Photo by Hitoshi Iketomi
「これは、ちょっと言い過ぎかな」。7月17日午後、都内で“年に1回開かれる事業方針説明会”の席で、今治造船の檜垣幸人社長は、目をキョロキョロさせておどけてみせた。
「(造船業は)そんなに稼げない。早くそれに気づいて撤退するか、他の業態に変換するべきと思う。われわれ造船専業メーカーですら、生き残りを懸けて必死に頑張っている。
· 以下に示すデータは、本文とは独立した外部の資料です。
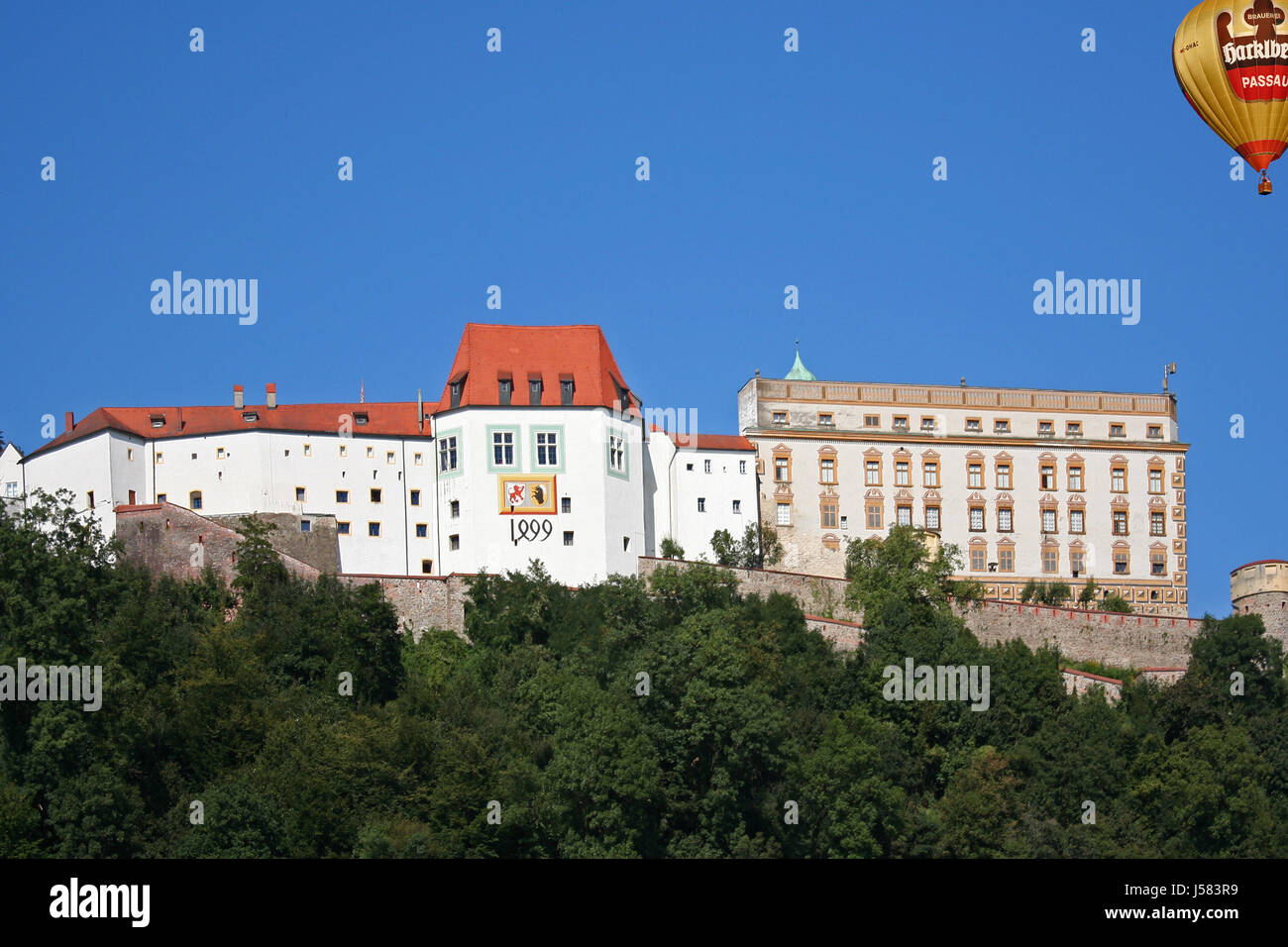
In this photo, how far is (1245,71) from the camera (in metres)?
54.5

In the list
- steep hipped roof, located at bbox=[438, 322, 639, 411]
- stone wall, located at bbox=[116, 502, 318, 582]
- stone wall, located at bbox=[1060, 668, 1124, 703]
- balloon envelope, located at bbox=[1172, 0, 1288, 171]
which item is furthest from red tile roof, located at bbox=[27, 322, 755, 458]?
balloon envelope, located at bbox=[1172, 0, 1288, 171]

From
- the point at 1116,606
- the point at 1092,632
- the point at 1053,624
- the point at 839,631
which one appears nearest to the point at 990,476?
the point at 1116,606

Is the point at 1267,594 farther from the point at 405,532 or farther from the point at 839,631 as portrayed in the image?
the point at 405,532

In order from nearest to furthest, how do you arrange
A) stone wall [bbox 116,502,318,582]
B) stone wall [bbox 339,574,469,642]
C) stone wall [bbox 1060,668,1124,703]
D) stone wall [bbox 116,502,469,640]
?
stone wall [bbox 1060,668,1124,703] → stone wall [bbox 116,502,318,582] → stone wall [bbox 116,502,469,640] → stone wall [bbox 339,574,469,642]

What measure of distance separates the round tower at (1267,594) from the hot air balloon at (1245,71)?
26671 millimetres

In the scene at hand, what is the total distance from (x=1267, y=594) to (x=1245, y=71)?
1137 inches

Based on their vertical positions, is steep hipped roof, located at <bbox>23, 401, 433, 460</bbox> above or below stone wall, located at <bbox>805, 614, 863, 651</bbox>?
above

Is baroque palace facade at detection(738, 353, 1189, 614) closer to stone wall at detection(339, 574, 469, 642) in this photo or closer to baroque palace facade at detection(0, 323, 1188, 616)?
baroque palace facade at detection(0, 323, 1188, 616)

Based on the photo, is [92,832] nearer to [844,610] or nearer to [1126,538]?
[844,610]

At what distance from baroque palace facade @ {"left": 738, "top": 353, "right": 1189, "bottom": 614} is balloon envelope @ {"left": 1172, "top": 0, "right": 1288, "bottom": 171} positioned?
1310 inches

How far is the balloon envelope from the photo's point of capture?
5444 centimetres

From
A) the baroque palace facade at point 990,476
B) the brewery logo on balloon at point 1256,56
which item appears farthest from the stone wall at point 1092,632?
the brewery logo on balloon at point 1256,56

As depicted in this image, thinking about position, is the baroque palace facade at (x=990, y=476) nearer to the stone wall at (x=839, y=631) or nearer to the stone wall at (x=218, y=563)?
the stone wall at (x=839, y=631)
できるだけ市場原理に任せて、国とか行政の援助を受けないような造船業の健全な淘汰を望む」
国家の全面支援を受けて東アジアの市場を席巻してきた「韓国・中国勢の動向に関して」と断った上での発言だが、理由がある。
アベノミクスで、円の独歩高が是正されたことだ。過去数年、今治造船は、1ドル=80円でも戦えるように瀬戸内海の全域で効率生産する体制を築いてきたが、100円に戻してきたことで、再び勢いを盛り返せる環境が整ってきた。
すでに、2012年5月に三菱重工業と対等な技術提携を結んだことにより、“最新技術は三菱重工、安価な大量生産は今治造船”との役割分担ができた。そこに、17日に買収を発表した常石造船の多度津工場(香川県)が9番目の工場として加わる。
今治造船は、連結売上高4196億円(12年度)の国内首位企業ながら、非上場のファミリー経営で情報開示は限定的。だが、暗い話題ばかりの業界で、着々と“逆張り戦略”を続けて、市況回復後をにらんで生産能力を増強する姿勢は健在である。